- Location: Palliyagodella, North Central Province, Sri Lanka
- Date: 15 October 1992
- Target: Muslim civilians
- Attack type: Armed massacre
- Deaths: 171–285
- Injured: Unknown
- Perpetrators: Liberation Tigers of Tamil Eelam

= Palliyagodella massacre =

Civilian massacre carried out by LTTE

The Palliyagodella massacre was carried out by the Liberation Tigers of Tamil Eelam (LTTE) against the mostly Muslim population of the Palliyagodella village located on border region of the northern part of Sri Lanka that were controlled by the Tigers at the time. This was the largest massacre of Muslim civilians by the LTTE to date. Village eyewitnesses claim that some 285 men, women and children, around a third of the population, were killed by a 1,000 strong force of the Tamil Tigers; however, the Sri Lankan government stated in a 1994 letter to ONHCHR that the LTTE massacred 166 to 171. All but 40 of the victims of the Palliyathidal massacre were Muslim; the rest were Sinhalese.

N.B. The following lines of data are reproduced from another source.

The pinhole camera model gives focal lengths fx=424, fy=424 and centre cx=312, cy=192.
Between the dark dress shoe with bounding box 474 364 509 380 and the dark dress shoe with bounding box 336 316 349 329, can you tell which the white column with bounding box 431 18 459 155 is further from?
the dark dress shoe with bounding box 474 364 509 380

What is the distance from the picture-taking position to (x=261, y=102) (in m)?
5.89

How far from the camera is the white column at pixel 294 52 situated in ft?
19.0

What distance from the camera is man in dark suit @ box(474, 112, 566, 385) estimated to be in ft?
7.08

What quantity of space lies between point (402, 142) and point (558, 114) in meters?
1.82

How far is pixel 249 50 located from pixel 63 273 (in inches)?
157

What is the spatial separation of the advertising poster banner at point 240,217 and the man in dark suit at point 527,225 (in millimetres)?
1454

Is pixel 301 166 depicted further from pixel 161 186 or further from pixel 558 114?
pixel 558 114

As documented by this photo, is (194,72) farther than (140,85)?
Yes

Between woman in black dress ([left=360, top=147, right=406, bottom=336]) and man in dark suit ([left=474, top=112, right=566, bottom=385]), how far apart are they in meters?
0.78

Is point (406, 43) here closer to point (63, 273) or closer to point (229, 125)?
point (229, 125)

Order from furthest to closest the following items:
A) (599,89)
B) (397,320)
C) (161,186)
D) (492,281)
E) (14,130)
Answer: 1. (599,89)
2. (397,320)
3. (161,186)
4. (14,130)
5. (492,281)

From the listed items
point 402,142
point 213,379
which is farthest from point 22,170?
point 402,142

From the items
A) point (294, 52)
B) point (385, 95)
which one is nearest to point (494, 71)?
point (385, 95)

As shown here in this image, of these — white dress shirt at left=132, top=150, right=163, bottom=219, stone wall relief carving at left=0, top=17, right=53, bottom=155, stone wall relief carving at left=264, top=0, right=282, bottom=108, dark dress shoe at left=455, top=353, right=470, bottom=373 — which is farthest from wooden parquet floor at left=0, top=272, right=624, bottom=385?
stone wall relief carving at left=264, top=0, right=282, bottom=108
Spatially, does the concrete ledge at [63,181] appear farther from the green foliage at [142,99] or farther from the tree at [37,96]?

Before the massacre, there were growing tension between the LTTE and the Muslim community. The Palliyagodella villagers had asked the Sri Lankan military for protection from LTTE extortion. The Sri Lankan forces issued shotguns to the Muslim villagers but these were inadequate to beat off LTTE attacks. The LTTE threw grenades into mosques killing around 40 people and slaughtered another more with machetes and guns. Forty-five children were among the victims as were pregnant women and their unborn babies. The LTTE called off the massacre at 8 o'clock when army helicopters arrived. Female LTTE cadres were also involved in this attack.

Pitchathambi Ishabdeen, a local shopkeeper who survived the massacre recounted the massacre as follows:

"We saw the Tamil Tigers armed with guns and knives (machetes). I heard them say 'we will kill everyone and then celebrate in your mosque'... I was lying among six bodies. Lying in their blood."